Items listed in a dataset
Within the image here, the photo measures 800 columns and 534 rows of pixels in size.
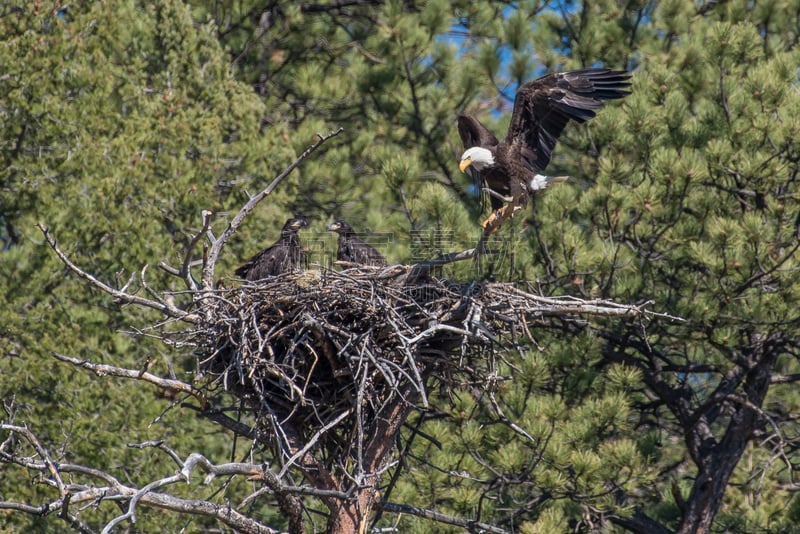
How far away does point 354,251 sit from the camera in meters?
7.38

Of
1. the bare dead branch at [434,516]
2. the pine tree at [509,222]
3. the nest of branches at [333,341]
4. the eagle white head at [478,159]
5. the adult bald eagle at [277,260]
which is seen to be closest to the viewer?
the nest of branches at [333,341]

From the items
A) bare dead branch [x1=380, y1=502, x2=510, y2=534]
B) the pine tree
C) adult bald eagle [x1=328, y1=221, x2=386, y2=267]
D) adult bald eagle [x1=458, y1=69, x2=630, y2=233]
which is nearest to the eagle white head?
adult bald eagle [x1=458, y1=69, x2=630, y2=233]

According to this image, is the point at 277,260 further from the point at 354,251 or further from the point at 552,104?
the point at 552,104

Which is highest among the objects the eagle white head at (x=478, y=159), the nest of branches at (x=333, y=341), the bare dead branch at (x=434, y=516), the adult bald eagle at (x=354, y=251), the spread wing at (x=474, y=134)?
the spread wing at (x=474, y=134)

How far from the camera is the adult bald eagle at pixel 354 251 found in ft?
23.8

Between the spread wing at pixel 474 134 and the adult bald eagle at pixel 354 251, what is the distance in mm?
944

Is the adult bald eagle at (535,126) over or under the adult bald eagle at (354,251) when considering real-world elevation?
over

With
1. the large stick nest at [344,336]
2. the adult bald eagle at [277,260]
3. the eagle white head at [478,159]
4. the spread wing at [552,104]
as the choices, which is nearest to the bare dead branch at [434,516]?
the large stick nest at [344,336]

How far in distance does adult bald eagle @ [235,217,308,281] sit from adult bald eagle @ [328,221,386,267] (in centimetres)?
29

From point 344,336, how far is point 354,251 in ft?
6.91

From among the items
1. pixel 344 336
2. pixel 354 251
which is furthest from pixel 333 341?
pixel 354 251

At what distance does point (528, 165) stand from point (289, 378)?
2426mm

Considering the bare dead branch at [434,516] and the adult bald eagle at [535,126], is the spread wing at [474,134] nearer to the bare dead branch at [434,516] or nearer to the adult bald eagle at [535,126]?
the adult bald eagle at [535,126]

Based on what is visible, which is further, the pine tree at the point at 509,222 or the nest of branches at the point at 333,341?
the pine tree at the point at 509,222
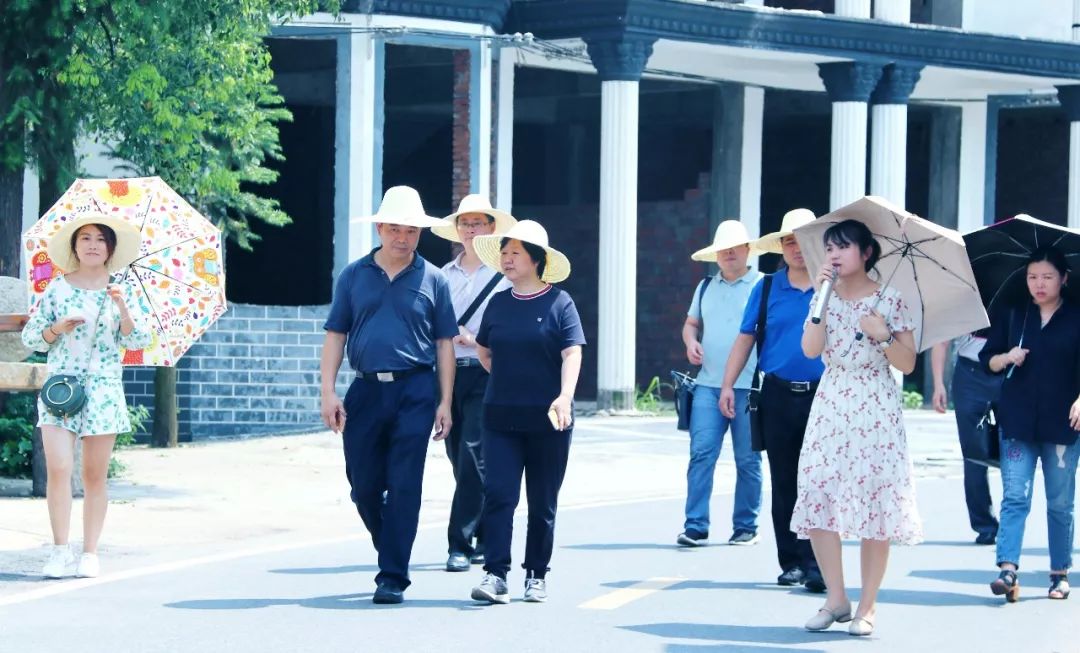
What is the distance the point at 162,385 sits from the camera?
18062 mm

...

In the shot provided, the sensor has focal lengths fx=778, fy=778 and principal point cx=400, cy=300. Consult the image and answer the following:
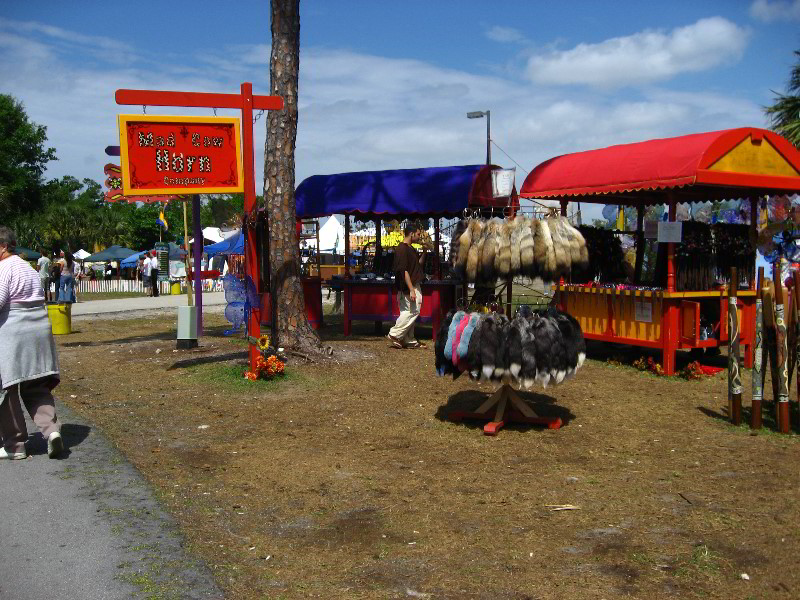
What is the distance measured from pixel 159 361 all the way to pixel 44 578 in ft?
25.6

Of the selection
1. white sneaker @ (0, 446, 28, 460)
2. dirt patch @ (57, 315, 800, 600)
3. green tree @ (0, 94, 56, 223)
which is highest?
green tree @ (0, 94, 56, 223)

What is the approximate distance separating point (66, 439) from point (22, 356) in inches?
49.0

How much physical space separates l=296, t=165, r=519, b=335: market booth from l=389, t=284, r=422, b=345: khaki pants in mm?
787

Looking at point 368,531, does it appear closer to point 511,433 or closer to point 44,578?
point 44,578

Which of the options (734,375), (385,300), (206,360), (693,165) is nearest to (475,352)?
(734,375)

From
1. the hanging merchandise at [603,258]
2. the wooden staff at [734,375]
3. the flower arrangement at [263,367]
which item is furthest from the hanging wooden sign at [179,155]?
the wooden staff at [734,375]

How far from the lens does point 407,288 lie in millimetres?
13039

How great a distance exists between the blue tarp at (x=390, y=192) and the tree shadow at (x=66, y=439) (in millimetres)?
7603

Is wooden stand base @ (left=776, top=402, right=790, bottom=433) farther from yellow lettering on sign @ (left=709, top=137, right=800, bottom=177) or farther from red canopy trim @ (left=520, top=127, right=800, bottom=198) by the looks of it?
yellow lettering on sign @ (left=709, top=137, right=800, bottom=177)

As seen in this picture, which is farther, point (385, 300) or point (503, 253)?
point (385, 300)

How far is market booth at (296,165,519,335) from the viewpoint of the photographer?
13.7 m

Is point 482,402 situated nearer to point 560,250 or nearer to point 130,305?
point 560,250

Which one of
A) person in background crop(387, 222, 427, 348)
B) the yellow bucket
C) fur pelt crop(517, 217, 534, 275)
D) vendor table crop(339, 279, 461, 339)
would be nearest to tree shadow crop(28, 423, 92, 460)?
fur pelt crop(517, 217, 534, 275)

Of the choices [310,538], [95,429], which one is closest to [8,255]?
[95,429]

Exercise objective = Show each line of the data above that contains the string "furthest". Case matters.

In response =
which is furthest from pixel 333 341?
which item is furthest from the hanging wooden sign at [179,155]?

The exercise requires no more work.